Figure 9.20: This lake near San Luis Obispo, California contains barely any water following a several-year drought.

Figure 9.20: This lake near San Luis Obispo, California contains barely any water following a several-year drought.

The Northwest is expected to see less summer precipitation and more winter precipitation, and more of the winter precipitation falling as rain rather than snow. Over the past 40 to 70 years, the Cascade Range has experienced a 25% decline in snowpack measured on April 1, a trend that is expected to continue. This means less water from snowmelt in the warm season. Spring runoff in Northwestern streams is expected to occur nearly 20 to 40 days earlier during the 21st century. Sea level rise from melting glaciers and the thermal expansion of a warmer ocean will be a concern for cities such as Seattle, Tacoma, and Olympia (Figure 9.21).

Climate models project that Alaska will receive more precipitation, but that soils will actually become drier due to increased evaporation from warmer air temperatures. Summers are expected to support a longer growing season, and also to see more drought and wildfires. Invasive insects that damage Alaska trees will be better able to survive warmer winters, and will therefore increase and spread. Sea ice will cover the ocean for shorter portions of the year, possibly 284 changing the distribution of plankton blooms, a part of the marine food chain upon which Alaska’s fisheries depend.
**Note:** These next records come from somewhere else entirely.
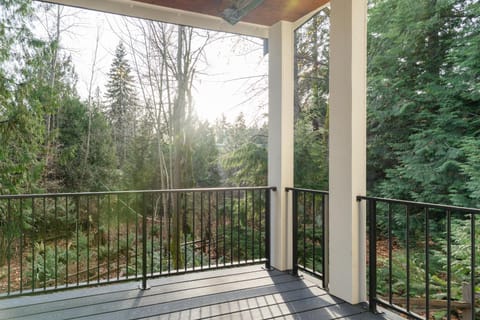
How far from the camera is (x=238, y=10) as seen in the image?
288cm

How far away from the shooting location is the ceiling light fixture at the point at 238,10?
273 cm

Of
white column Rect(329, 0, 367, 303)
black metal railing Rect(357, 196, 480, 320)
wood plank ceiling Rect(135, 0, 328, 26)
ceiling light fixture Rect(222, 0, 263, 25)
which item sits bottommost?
black metal railing Rect(357, 196, 480, 320)

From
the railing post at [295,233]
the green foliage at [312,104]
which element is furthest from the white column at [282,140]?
the green foliage at [312,104]

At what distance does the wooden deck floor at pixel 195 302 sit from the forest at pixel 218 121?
0.95m

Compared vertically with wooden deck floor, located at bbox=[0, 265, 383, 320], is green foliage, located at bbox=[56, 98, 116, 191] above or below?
above

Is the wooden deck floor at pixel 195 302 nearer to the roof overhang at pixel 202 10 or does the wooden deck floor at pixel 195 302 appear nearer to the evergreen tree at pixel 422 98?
the evergreen tree at pixel 422 98

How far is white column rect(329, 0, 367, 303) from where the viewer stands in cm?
255

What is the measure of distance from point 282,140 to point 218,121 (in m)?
3.34

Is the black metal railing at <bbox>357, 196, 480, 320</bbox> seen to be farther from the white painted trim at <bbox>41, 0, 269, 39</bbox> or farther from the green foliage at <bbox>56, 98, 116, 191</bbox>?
the green foliage at <bbox>56, 98, 116, 191</bbox>

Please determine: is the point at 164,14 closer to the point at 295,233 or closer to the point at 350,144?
the point at 350,144

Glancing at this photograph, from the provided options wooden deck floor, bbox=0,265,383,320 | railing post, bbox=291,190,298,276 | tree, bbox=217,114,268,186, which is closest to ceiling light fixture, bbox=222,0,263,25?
railing post, bbox=291,190,298,276

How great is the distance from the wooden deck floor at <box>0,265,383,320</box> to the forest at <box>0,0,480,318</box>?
3.12 ft

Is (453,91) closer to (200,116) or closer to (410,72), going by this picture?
(410,72)

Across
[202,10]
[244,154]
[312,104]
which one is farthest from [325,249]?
[312,104]
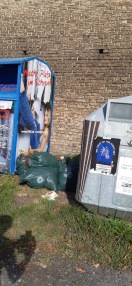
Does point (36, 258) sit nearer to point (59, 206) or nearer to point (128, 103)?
point (59, 206)

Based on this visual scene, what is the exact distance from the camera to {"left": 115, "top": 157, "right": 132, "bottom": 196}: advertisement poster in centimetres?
330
Figure 9.21: Maps showing portions of the cities of Olympia and Seattle, Washingrton that will be inundated if sea level rises by one, two, or four feet.
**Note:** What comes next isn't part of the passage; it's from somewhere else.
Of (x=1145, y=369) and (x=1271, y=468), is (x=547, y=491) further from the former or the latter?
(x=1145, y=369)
Figure 9.21: Maps showing portions of the cities of Olympia and Seattle, Washingrton that will be inundated if sea level rises by one, two, or four feet.

Hawai’i stands to be significantly impacted by climate change, with serious potential effects on both its ecosystems and economy. Rising temperatures could disrupt the pattern of trade winds, changing rainfall patterns across the islands and creating periods of flooding or drought. Higher temperatures will also place more stress on native plants and animals, enabling the proliferation of invasive species that are better able to withstand temperature extremes. Warming oceans and increased ocean acidity could trigger massive coral die-offs as well as affecting ocean circulation. Finally, sea level rise could inundate much of Hawai’i’s coastline—the worst case scenario of a 2-meter (6-foot) sea level rise would bring Hawai’i’s coast 1.6 kilometers (1 mile) inland in some places, submerging or eroding important economic locations like Waikiki Beach and parts of Honolulu.